Our people are near us always.
Find yourself among the best.
Cities display our inventions and designs.
Watch, wonder, and wander away.
Highways are dark and long, concrete and crowded.
Make your own way.
Birds and beasts bring news of the planet.
Good news for your ears only.
The sea foretells the past and future.
Live now.
Soil is the source of the great and the humble.

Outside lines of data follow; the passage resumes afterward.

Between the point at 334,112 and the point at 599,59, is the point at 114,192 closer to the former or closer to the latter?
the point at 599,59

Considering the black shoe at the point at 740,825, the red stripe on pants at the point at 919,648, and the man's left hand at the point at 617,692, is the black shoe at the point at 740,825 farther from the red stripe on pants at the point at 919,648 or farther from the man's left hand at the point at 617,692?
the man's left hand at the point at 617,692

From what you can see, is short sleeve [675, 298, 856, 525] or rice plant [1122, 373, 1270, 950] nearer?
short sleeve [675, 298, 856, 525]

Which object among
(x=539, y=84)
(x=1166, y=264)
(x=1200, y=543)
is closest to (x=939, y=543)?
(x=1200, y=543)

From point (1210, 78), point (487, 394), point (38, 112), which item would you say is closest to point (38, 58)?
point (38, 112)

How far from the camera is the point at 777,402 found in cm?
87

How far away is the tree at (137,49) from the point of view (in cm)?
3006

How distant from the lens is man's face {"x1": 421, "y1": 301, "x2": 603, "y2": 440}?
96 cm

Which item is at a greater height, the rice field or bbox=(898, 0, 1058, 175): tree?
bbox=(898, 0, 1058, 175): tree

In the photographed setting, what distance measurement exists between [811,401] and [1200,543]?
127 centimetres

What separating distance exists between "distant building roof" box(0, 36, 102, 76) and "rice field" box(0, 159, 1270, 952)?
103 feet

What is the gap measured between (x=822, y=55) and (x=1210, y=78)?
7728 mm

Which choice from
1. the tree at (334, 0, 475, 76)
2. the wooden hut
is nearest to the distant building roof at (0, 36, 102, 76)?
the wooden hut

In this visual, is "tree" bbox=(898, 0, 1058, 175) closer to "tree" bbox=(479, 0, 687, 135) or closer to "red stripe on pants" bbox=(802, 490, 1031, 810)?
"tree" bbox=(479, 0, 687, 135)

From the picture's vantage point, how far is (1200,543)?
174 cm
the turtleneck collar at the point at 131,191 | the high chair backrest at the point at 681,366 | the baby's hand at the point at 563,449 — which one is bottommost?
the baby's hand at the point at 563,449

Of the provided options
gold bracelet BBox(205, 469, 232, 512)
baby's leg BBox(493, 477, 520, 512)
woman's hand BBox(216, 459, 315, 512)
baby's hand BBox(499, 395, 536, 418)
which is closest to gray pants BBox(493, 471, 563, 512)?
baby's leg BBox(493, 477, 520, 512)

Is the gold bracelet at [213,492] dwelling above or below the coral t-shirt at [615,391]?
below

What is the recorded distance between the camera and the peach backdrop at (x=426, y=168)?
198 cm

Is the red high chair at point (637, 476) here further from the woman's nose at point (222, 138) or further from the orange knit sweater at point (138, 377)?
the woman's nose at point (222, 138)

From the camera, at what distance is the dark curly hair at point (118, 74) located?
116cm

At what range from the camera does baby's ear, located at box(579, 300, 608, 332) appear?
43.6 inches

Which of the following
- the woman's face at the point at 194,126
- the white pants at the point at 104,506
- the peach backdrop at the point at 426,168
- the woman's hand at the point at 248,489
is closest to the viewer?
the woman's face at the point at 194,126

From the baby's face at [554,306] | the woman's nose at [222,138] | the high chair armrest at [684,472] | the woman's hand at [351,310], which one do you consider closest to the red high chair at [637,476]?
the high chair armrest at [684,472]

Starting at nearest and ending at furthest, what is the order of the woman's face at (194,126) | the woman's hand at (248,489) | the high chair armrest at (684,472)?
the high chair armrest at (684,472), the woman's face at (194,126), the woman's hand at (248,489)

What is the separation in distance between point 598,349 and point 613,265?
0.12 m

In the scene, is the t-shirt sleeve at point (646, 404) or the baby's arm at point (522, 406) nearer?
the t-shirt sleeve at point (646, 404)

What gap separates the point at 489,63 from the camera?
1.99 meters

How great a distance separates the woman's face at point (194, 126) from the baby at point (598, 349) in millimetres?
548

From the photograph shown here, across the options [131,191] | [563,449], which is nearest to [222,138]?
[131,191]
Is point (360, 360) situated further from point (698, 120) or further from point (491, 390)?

See the small creatures close.
Mountains reveal nothing lasts.
Make peace with this.
Rivers flow in the direction of days.
Mark the many courses well.
Woods are where the world breathes.
Breathe deeply.
We greet you as your way begins.
Welcome to the planet.
Welcome home.
Indian Petroglyph State Park, Albuquerque, New Mexico
“Probably Not Christian Influence, As
The Cross Is A Universal Design Motif”
--sign on trail
About the time my ancestors were hauling marble around
for some cathedral in Europe
or making paintbrushes for Michelangelo,
somebody who knew this place
squatted before this black volcanic rock
chipping this design onto this face.
Meaning maybe a star shone brightly overhead here
or marking a significant event at this intersection
of the ten directions--a solstice, a vision, a falling star,
an uncommon bird.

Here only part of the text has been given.